Passage for review →
Shareholders of drugstore chain CVS Corp. voted Thursday to approve a deal to purchase pharmacy benefits manager Caremark Rx Inc. for about $26.5 billion in cash and stock.
The approval comes a day before what could be a contentious vote on the deal by Caremark shareholders. Caremark’s rival, Express Scripts Inc., put in a competing offer for the company, and some shareholders and analysts have complained CVS did not offer enough.
According to a preliminary count, CVS said 91.8 percent of the shares voted were cast in favor of the deal.
‘We’re very happy with the margin of the favorable decision by our shareholders,’ said Dave Rickard, CVS’s chief financial officer. ‘There’s one more to go.’
CVS announced in November that it would buy Nashville, Tenn.-based Caremark for $21.2 billion in stock.
The following month, Maryland Heights, Mo.-based Express Scripts put in a hostile cash and stock bid valued at about $26 billion. But Caremark’s board rejected it, citing concerns about whether the deal would pass regulatory muster because it would unite the second- and third-largest pharmacy benefits managers.
Since then, CVS has increased its offer three times and Express Scripts has increased its offer once. The Express Scripts deal is currently valued at about $27.2 billion based on Thursday morning’s share price.
CVS added cash dividends now worth $7.50 per share to its bid and has said it will make a cash tender offer of $35 a share for 150 million of the combined company’s shares once the deal is completed.
Express Scripts improved its initial bid of 0.426 shares of its own stock and $29.25 in cash per share by saying it would add 0.481 cents a day to the cash portion starting April 1 until the deal is closed.

What you will do →
1/ Return the stretch of the CVS–Caremark article from "Shareholders of drugstore" through "billion in stock.", word for word.
2/ Answer these questions from the CVS–Caremark article:
(a) According to the preliminary count, what percentage of the CVS shares voted were cast in favor of the deal?
(b) In what city is Express Scripts based?
(c) How many times has CVS increased its offer?
3/ Extend the CVS–Caremark article with new text that begins after its final sentence.
The listing comes from a different source than the CVS–Caremark article.

Data shown →
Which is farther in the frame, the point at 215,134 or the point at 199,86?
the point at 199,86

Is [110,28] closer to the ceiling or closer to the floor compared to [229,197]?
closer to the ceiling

Exercise answers →
1/
Shareholders of drugstore chain CVS Corp. voted Thursday to approve a deal to purchase pharmacy benefits manager Caremark Rx Inc. for about $26.5 billion in cash and stock.
The approval comes a day before what could be a contentious vote on the deal by Caremark shareholders. Caremark’s rival, Express Scripts Inc., put in a competing offer for the company, and some shareholders and analysts have complained CVS did not offer enough.
According to a preliminary count, CVS said 91.8 percent of the shares voted were cast in favor of the deal.
‘We’re very happy with the margin of the favorable decision by our shareholders,’ said Dave Rickard, CVS’s chief financial officer. ‘There’s one more to go.’
CVS announced in November that it would buy Nashville, Tenn.-based Caremark for $21.2 billion in stock.

2/
(a) 91.8 percent
(b) Maryland Heights, Mo.
(c) Three times

3/
The only voice of dissent at the CVS shareholders meeting came from Michael Garland, of the investment advisory firm CtW Investment Group, which represents union pension funds that own large blocks of Caremark stock.
Garland said half of the merged company’s board would be made up of Caremark directors, and he said they had shown they did not have shareholders’ best interests at heart when they made the deal with CVS. He pointed to the three times CVS sweetened its offer, saying that showed the original deal was not in the best interests of shareholders.
‘It looked bad from the beginning,’ he said.
Caremark has already received federal regulatory approval for its proposed acquisition by CVS. The Federal Trade Commission is still considering the Express Scripts deal.
Caremark shares rose 84 cents to $61.88 in morning trading on the New York Stock Exchange while CVS shares gained 47 cents to $32.78. Express Scripts shares fell 20 cents to $80.90 on the Nasdaq Stock Market.